By Rachel Blevins
Australia’s most senior Catholic became the highest-ranking Vatican official to be charged with sexual assault, when Australian police announced that he faces multiple “historical sexual assault offenses” early Thursday.
Cardinal George Pell, 76, currently serves as Pope Francis’ chief financial adviser. He is the third highest ranking member of the entire Catholic church.
The Associated Press reported that he is set to appear in Melbourne Magistrates Court on July 18. While Australian police have yet to reveal the details of the charges, the label of “historical” sexual assault charges means that it could have been several years since the offenses were committed.
“It is important to note that none of the allegations that have been made against Cardinal Pell have, obviously, been tested in any court yet,” Victoria State Police Deputy Commissioner Shane Patton told reporters in Melbourne. “Cardinal Pell, like any other defendant, has a right to due process.”
This is not the first time Pell has been the subject of sexual abuse allegations. The claims date back to before Pell was a priest, with one man testifying that Pell molested him on several occasions at a campsite on Phillip Island in 1961, when he was 12 years old and Pell was a trainee priest.
After Pell was ordained in 1966, there were complaints of his conduct in 1978, when he was Episcopal Vicar for Education in the Ballarat diocese in Victoria.
Allegations include that while playing a game in a pool, Pell repeatedly touched the genitals of two young boys who were students at St. Alipius primary school. Pell was responsible for overseeing the school, which is now remembered as a notorious breeding ground for pedophiles in the 1970s.
Philip Nagle, a former student who is now in his 50s, told the Royal Commission into Institutional Responses to Child Abuse in 2015 that 12 of his 33 classmates had “committed suicide because of the sexual and physical abuse that took place at the school.”
Pell was then accused of behaving inappropriately around young boys again in 1986, when he was serving as seminary rector at Corpus Christi College. Les Tyack, a local businessman, claimed that he walked into one of the changing rooms at the Torquay Surf Club, and found Pell exposing himself to a group of boys, aged 8-10.
“I said, ‘Hi George’, and at that time he was toweling, had the towel going across his shoulders drying his back, but he was facing three young boys standing about three or four meters across from him,” Tyack said, noting that Pell stayed in that position for at least 10 minutes.
In July 2016, Pell was accused of sexually abusing two teenage choir boys in the backroom of St. Patrick’s Cathedral during his time as archbishop of Melbourne from 1996 to 2001.
In spite of decades of allegations from the myriad of victims, Pell continued to move up through the ranks of the Catholic church.
Naturally, Pell has consistently denied the claims, referring to any efforts to investigate them as part of a “scandalous smear campaign.”

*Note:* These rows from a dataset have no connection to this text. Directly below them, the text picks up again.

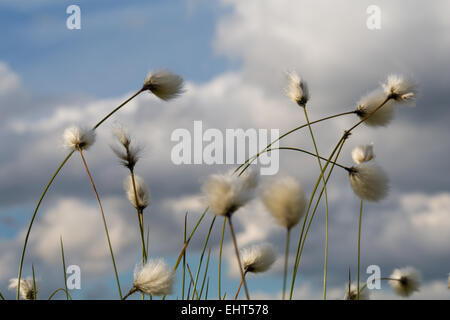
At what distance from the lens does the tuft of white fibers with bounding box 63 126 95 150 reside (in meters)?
2.16

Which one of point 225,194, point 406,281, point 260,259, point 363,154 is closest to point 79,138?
point 260,259

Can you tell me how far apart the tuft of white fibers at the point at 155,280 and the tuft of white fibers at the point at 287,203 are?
0.41 meters

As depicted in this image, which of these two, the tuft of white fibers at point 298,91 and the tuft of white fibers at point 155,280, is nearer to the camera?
the tuft of white fibers at point 155,280

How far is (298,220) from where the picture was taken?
1230 millimetres

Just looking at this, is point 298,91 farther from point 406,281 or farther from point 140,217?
point 406,281

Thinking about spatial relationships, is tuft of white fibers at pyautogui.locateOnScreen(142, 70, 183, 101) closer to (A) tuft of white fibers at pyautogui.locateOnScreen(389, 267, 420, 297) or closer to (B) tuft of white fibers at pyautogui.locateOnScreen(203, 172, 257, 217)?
(B) tuft of white fibers at pyautogui.locateOnScreen(203, 172, 257, 217)

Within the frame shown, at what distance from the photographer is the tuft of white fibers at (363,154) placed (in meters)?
2.46

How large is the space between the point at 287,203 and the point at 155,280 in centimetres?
48

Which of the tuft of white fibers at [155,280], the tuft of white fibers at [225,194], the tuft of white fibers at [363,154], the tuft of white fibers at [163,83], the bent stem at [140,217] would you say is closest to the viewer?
the tuft of white fibers at [225,194]

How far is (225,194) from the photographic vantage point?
1202 millimetres

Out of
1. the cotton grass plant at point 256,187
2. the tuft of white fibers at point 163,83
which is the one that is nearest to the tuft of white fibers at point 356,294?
the cotton grass plant at point 256,187

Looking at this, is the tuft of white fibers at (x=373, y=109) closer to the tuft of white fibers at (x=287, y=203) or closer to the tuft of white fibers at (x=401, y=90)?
the tuft of white fibers at (x=401, y=90)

That same rhetoric continued on Thursday, after a statement from the Catholic Archdiocese of Sydney claimed that Pell plans to return to Australia to confront the charges as soon as possible, and he “is looking forward to his day in court and will defend the charges vigorously.”
As The Free Thought Project reported, Pope Francis went from admitting that about 1 in 50 Roman Catholic priests are pedophiles and promising to find solutions in 2014, to quietly reducing sanctions against a handful of pedophile priests earlier this year.
Just one month before reducing the sanctions, Pope Francis addressed a letter to bishops around the world, which was released in January, calling for a “zero tolerance” policy for child abusers.
“Persons responsible for the protection of those children destroyed their dignity,” Pope Francis wrote. “We regret this deeply and we beg forgiveness. We join in the pain of the victims and weep for this sin… The Church also weeps bitterly over this sin of her sons and she asks forgiveness.”
Cardinal Pell’s history of sexual assault accusations, coupled with the fact that Pope Francis appointed him to serve as the most senior Catholic in Australia, raise new questions about the pope’s “zero tolerance” policy. If Pell is found guilty, he would become the highest-ranking Vatican official to be convicted of sexual assault.